> [Texto de origem]
────────────────────

OP - Numa entrevista de 1978, o senhor disse
que o conto era o único gênero em franco progresso no Brasil. Na
ocasião, o senhor citava o aparecimento de Rubem Fonseca, Luis
Vilela, Dalton Trevisan. Como o senhor pensa essa questão hoje?
Wilson - Bom, aquilo foi um ciclo. Um ciclo que já está encerrado.
Quer dizer, hoje, continuam a aparecer livros de contos, os jornais
e revistas publicam contos mas não com aquela ênfase, com aquela
predominância. Aquela foi a grande fase do conto brasileiro. Mas há
uma lei literária que diz que em nenhuma literatura há lugar para
dois grandes gêneros ao mesmo tempo. Lembre-se que o conto àquela
altura praticamente matou o romance e a poesia. Depois que o conto
desapareceu começaram a reaparecer os romances, que é o nosso
momento atual. Mas nesse momento, eu percebo também uma espécie de
recuperação da poesia. São publicados livros de poesia, existem
pessoas como o Afonso Romano de Sant'Anna, o Ivan Junqueira, o
Adriano Espíndola, e sem esquecer da revista Poesia Sempre publicada
pela Biblioteca Nacional. Tudo isso parece que indica uma
ressurgência da poesia.
OP - O Brasil tem inegavelmente uma extensa
produção literária - o que não quer dizer que se produzam muitas
coisas interessantes. Será que não se tratam de obras ocasionais,
conjunturais, que não acrescentam nada à literatura brasileira e que
mais tarde terão provavelmente um valor puramente histórico?

────────────────────

> [Material fornecido]
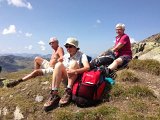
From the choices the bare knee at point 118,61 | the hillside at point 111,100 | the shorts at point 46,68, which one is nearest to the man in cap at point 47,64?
the shorts at point 46,68

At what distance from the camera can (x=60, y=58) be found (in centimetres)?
1562

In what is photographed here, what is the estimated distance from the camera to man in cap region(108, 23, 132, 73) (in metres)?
15.1

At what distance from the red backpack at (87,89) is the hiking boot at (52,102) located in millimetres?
903

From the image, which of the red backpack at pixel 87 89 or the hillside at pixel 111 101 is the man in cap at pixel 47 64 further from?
the red backpack at pixel 87 89

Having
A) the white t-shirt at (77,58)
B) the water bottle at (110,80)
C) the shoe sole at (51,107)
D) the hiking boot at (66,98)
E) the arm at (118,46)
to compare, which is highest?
the arm at (118,46)

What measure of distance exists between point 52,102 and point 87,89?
6.02 feet

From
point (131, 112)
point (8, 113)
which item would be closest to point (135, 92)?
point (131, 112)

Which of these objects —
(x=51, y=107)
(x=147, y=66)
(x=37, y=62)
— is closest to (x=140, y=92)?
(x=147, y=66)

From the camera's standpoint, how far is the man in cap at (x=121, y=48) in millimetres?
15111

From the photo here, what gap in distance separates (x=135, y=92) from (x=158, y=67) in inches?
143

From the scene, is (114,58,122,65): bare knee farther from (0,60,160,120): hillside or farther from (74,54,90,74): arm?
(74,54,90,74): arm

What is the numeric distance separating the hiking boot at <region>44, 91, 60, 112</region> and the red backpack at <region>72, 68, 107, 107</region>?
90 centimetres

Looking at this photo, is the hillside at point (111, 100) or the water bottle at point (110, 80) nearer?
the hillside at point (111, 100)

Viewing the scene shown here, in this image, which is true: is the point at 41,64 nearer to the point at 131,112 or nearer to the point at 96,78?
the point at 96,78
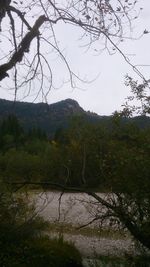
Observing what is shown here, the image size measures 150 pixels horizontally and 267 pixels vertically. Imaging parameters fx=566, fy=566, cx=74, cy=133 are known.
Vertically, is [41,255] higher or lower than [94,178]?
lower

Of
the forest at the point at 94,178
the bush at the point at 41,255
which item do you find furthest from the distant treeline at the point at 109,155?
the bush at the point at 41,255

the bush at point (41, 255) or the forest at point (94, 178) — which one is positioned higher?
the forest at point (94, 178)

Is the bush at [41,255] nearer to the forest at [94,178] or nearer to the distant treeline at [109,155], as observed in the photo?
the forest at [94,178]

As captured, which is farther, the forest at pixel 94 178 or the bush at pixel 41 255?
the bush at pixel 41 255

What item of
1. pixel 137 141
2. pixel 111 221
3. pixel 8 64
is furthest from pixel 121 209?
pixel 8 64

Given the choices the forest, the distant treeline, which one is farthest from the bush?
the distant treeline

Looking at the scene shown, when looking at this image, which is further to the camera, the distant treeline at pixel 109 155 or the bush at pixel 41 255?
the bush at pixel 41 255

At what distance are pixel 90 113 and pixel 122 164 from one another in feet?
A: 11.5

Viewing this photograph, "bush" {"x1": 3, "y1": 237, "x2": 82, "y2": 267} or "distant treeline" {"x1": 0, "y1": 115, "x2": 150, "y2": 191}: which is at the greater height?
"distant treeline" {"x1": 0, "y1": 115, "x2": 150, "y2": 191}

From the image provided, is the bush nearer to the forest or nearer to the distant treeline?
the forest

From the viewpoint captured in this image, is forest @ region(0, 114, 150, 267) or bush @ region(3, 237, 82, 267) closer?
forest @ region(0, 114, 150, 267)

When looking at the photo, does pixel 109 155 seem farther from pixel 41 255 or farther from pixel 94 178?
pixel 41 255

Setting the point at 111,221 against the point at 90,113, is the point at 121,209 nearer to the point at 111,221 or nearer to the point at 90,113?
the point at 111,221

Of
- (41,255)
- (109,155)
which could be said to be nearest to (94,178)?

────────────────────

> [Enunciado 1]
Liste as pessoas que Wilson menciona na entrevista como exemplos da recuperação da poesia.
> [Enunciado 2]
Apresente como tabela Markdown, com as colunas Nº e Linha, as linhas dos registros a partir da que contém "Setting the point" e até o final dos registros, omitindo as linhas em branco.
A entrevista e os registros são materiais independentes um do outro.

> [Resolução comentada 1]
- Afonso Romano de Sant'Anna
- Ivan Junqueira
- Adriano Espíndola

> [Resolução comentada 2]
| Nº | Linha |
|---|---|
| 1 | Setting the point at 111,221 against the point at 90,113, is the point at 121,209 nearer to the point at 111,221 or nearer to the point at 90,113? |
| 2 | the point at 111,221 |
| 3 | Of |
| 4 | - (41,255) |
| 5 | - (109,155) |
| 6 | which could be said to be nearest to (94,178)? |